Cela prive, dit-il, les enfants de leur droit d’être reconnus comme des citoyens. Il affirme que même les intervenants dans ce secteur ne comprennent pas comment la chefferie des Bashu peut être oubliée jusqu’à ce niveau alors que d’autres entités voisines ont des stocks suffisants.
« Nous ne comprenons pas comment les entités voisines disposent de registres en stock, alors que la chefferie des Bashu est oubliée. Cela fait déjà trois ans que nous attendons, et nous appelons l’État congolais ainsi que ses partenaires à faire tout leur possible pour acheminer les registres de naissance dans la chefferie des Bashu », a-t-il plaidé.
Depuis trois ans, les nouvelles naissances de Bashu sont enregistrées dans de gros cahiers au risque de se perdre ou de se détériorer. Aussi, comme défenseur de droits humains, Maître Maombi Kahongya craint que ces enfants soient considérés comme des apatrides alors qu’ils pouvaient être enregistrés en temps.
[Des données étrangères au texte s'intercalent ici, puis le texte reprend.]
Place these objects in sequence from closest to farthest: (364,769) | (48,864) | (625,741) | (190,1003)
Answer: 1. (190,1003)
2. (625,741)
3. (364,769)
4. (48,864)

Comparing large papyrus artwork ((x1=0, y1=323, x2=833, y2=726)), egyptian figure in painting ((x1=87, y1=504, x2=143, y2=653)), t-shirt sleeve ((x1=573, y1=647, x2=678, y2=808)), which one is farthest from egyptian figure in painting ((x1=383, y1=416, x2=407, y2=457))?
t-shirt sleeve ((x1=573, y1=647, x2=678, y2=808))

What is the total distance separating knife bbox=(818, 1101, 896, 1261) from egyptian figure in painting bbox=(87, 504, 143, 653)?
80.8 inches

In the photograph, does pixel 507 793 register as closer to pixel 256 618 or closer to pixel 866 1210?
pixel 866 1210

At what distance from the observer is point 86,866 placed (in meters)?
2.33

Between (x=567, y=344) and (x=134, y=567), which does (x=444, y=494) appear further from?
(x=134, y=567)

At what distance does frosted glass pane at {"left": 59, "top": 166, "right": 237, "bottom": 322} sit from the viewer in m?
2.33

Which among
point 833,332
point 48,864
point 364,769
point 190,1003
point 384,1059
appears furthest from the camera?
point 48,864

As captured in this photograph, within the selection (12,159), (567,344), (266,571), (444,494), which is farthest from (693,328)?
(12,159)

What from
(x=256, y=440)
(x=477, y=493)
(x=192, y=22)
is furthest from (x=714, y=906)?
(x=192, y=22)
« Ces enfants risquent d’être considérés comme des apatrides. Cela entraînera aussi une conséquence de saisie du tribunal pour que l’erreur soit corrigée à travers un jugement d’homologation. Et vous savez qu’en République démocratique du Congo, saisir le tribunal nécessite des moyens : il faut engager un avocat, entre autres, alors que nos enfants auraient dû être enregistrés gratuitement, comme le prévoit la législation congolaise », a-t-il alerté.
Il est à préciser que la législation congolaise exige l’enregistrement de toute nouvelle naissance dans les 90 jours qui suivent. Gratuitement. Après ce délai, un jugement supplétif d’acte de naissance est requis, délivré par le tribunal.